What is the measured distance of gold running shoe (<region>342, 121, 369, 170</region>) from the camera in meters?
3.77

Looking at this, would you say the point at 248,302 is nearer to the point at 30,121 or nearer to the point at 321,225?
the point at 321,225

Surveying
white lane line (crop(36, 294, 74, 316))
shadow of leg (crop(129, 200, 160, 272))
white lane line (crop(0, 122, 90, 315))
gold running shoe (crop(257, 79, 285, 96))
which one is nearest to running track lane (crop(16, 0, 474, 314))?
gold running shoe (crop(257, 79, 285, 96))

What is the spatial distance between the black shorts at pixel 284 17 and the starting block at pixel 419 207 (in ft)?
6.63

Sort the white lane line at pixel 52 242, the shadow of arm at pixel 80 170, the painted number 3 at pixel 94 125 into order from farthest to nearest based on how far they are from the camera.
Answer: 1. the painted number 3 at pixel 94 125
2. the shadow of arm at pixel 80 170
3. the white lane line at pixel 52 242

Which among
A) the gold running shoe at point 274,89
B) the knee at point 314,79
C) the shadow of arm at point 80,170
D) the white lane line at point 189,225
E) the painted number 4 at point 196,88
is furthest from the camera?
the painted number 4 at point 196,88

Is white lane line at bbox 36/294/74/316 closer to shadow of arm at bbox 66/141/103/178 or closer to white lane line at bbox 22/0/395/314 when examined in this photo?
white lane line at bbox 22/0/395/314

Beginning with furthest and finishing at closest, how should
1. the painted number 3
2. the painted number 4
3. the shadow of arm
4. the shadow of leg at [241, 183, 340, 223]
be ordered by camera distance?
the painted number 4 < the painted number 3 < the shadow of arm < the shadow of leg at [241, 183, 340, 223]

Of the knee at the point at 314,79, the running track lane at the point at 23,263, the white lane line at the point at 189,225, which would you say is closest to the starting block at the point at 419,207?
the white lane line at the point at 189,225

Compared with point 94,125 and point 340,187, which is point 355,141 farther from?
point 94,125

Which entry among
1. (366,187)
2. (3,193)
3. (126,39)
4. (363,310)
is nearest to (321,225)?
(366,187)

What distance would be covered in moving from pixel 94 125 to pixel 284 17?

■ ■ ■

→ WHAT THIS TASK INVOLVES:
Copy out all of the records above, word for word.

→ REPLY TO THE EXERCISE:
What is the measured distance of gold running shoe (<region>342, 121, 369, 170</region>) from the camera in meters?
3.77

Looking at this, would you say the point at 248,302 is nearer to the point at 30,121 or nearer to the point at 321,225?
the point at 321,225

Surveying
white lane line (crop(36, 294, 74, 316))
shadow of leg (crop(129, 200, 160, 272))
white lane line (crop(0, 122, 90, 315))
gold running shoe (crop(257, 79, 285, 96))
which one is nearest to running track lane (crop(16, 0, 474, 314))?
gold running shoe (crop(257, 79, 285, 96))

What is the spatial distance between the black shorts at pixel 284 17 and the starting block at pixel 419 207 (in ft)?
6.63

Sort the white lane line at pixel 52 242, the shadow of arm at pixel 80 170, the painted number 3 at pixel 94 125 into order from farthest to nearest based on how far they are from the camera.
Answer: 1. the painted number 3 at pixel 94 125
2. the shadow of arm at pixel 80 170
3. the white lane line at pixel 52 242

Which among
A) the gold running shoe at point 274,89
B) the knee at point 314,79
C) the shadow of arm at point 80,170
D) the white lane line at point 189,225
E) the painted number 4 at point 196,88
is furthest from the camera?
the painted number 4 at point 196,88

Is white lane line at bbox 36/294/74/316 closer to shadow of arm at bbox 66/141/103/178 or closer to white lane line at bbox 22/0/395/314 when examined in this photo?
white lane line at bbox 22/0/395/314

Beginning with furthest and finishing at closest, how should
1. the painted number 3
2. the painted number 4
3. the shadow of arm
4. the shadow of leg at [241, 183, 340, 223]
be ordered by camera distance?
the painted number 4 < the painted number 3 < the shadow of arm < the shadow of leg at [241, 183, 340, 223]

Of the knee at the point at 314,79, the running track lane at the point at 23,263, the white lane line at the point at 189,225, which would you say is closest to the starting block at the point at 419,207?
the white lane line at the point at 189,225

Compared with point 94,125 and point 340,187, which is point 355,141 farther from?
point 94,125

Which entry among
1. (366,187)
2. (3,193)
3. (126,39)
4. (363,310)
is nearest to (321,225)?
(366,187)

What distance would be covered in moving from pixel 94 125 to pixel 284 17?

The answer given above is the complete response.